→ PROBLEM:
Everything from the line holding "order: Perissodactyla" through the final line of the records is to be transcribed exactly, except pictures, and nothing beyond that.

→ WORKING DATA:
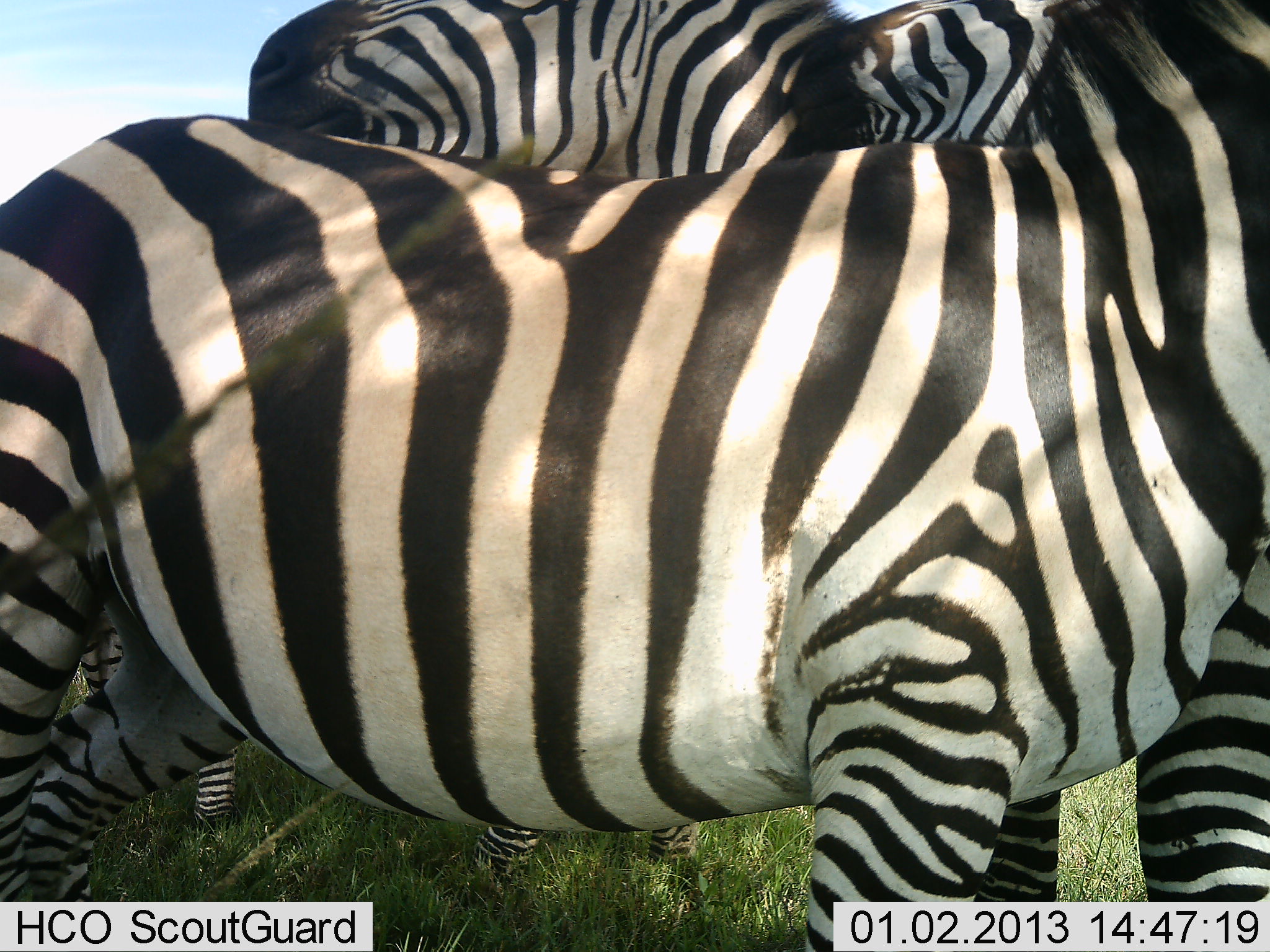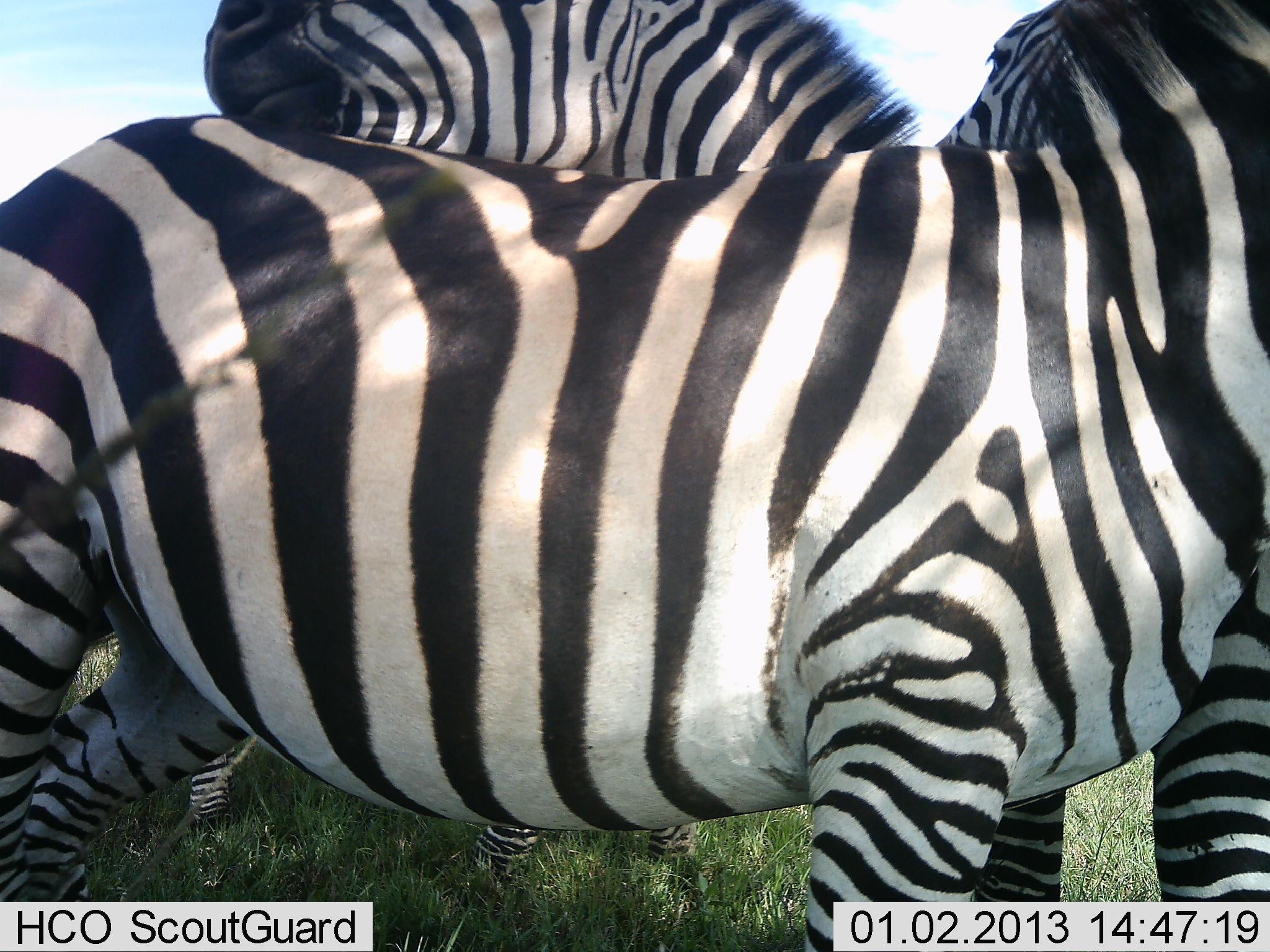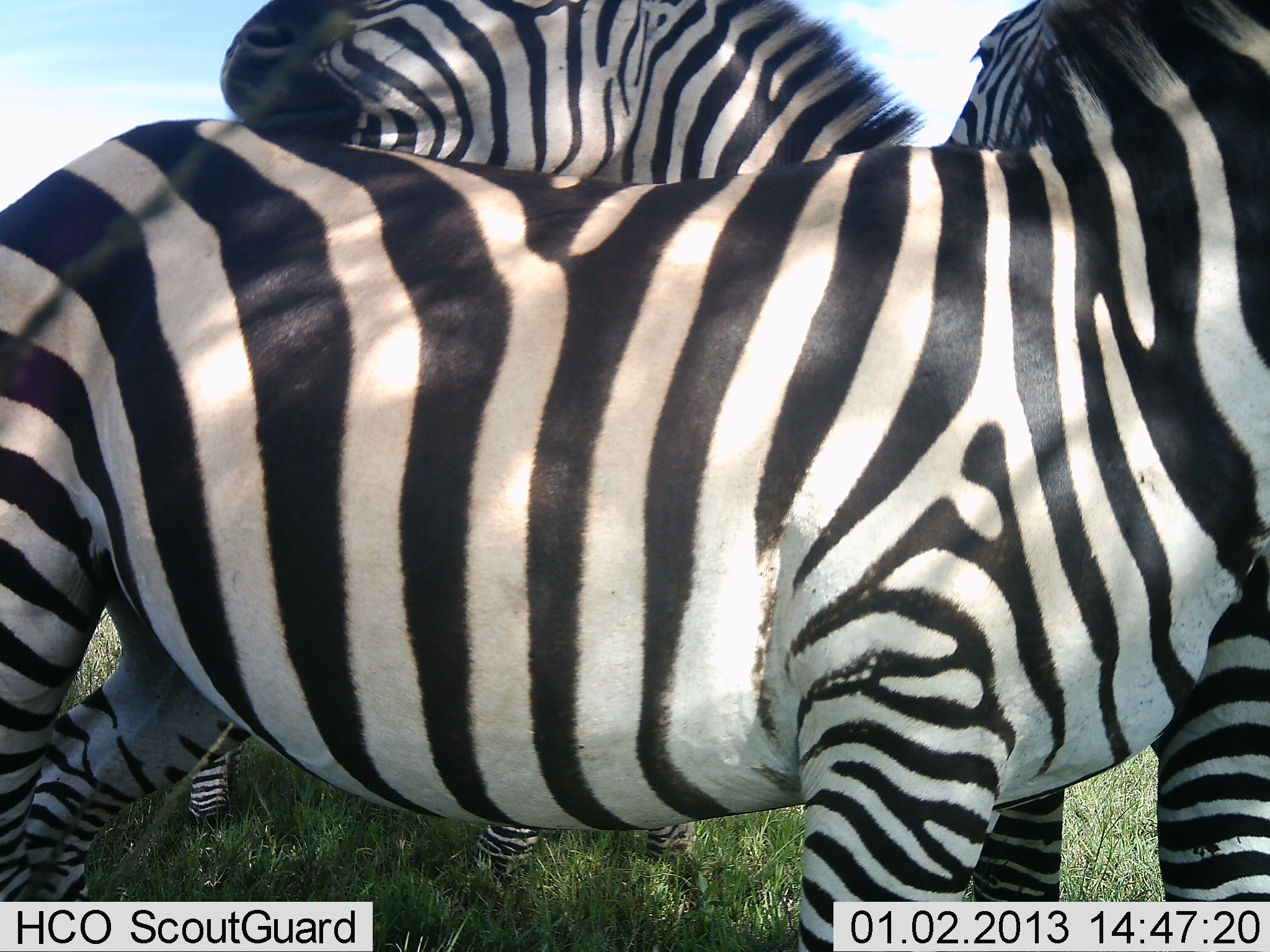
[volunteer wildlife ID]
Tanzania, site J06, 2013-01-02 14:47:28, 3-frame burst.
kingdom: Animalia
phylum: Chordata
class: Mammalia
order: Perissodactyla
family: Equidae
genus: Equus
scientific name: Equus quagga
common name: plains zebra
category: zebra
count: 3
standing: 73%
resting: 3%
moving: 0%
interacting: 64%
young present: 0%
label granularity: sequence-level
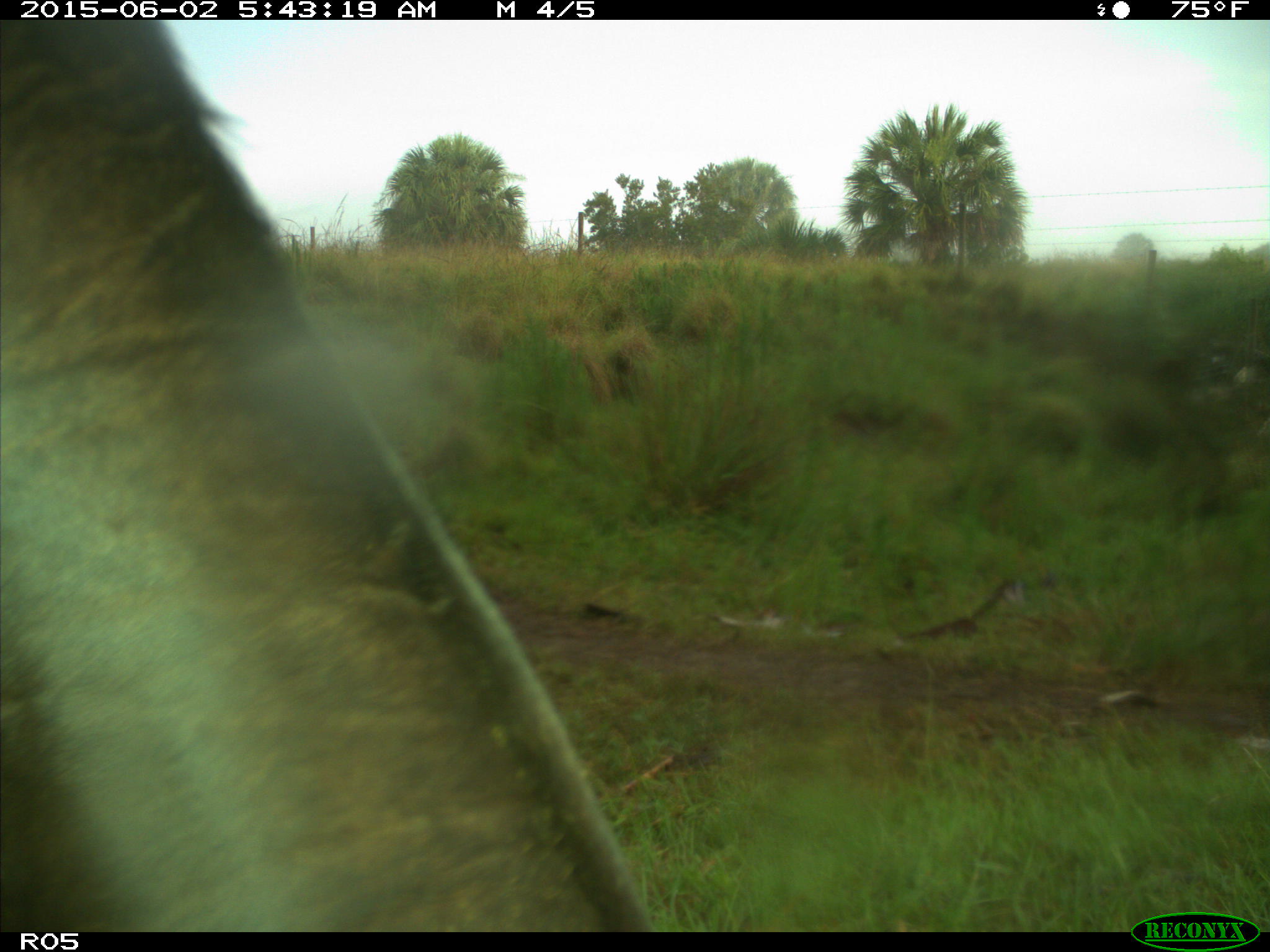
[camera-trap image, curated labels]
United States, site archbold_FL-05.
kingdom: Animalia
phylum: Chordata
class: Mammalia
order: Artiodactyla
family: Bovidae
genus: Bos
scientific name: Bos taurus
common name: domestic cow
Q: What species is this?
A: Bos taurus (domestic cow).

→ OUTPUT FOR THIS EXERCISE:
order: Perissodactyla
family: Equidae
genus: Equus
scientific name: Equus quagga
common name: plains zebra
category: zebra
count: 3
standing: 73%
resting: 3%
moving: 0%
interacting: 64%
young present: 0%
label granularity: sequence-level
[camera-trap image, curated labels]
United States, site archbold_FL-05.
kingdom: Animalia
phylum: Chordata
class: Mammalia
order: Artiodactyla
family: Bovidae
genus: Bos
scientific name: Bos taurus
common name: domestic cow
Q: What species is this?
A: Bos taurus (domestic cow).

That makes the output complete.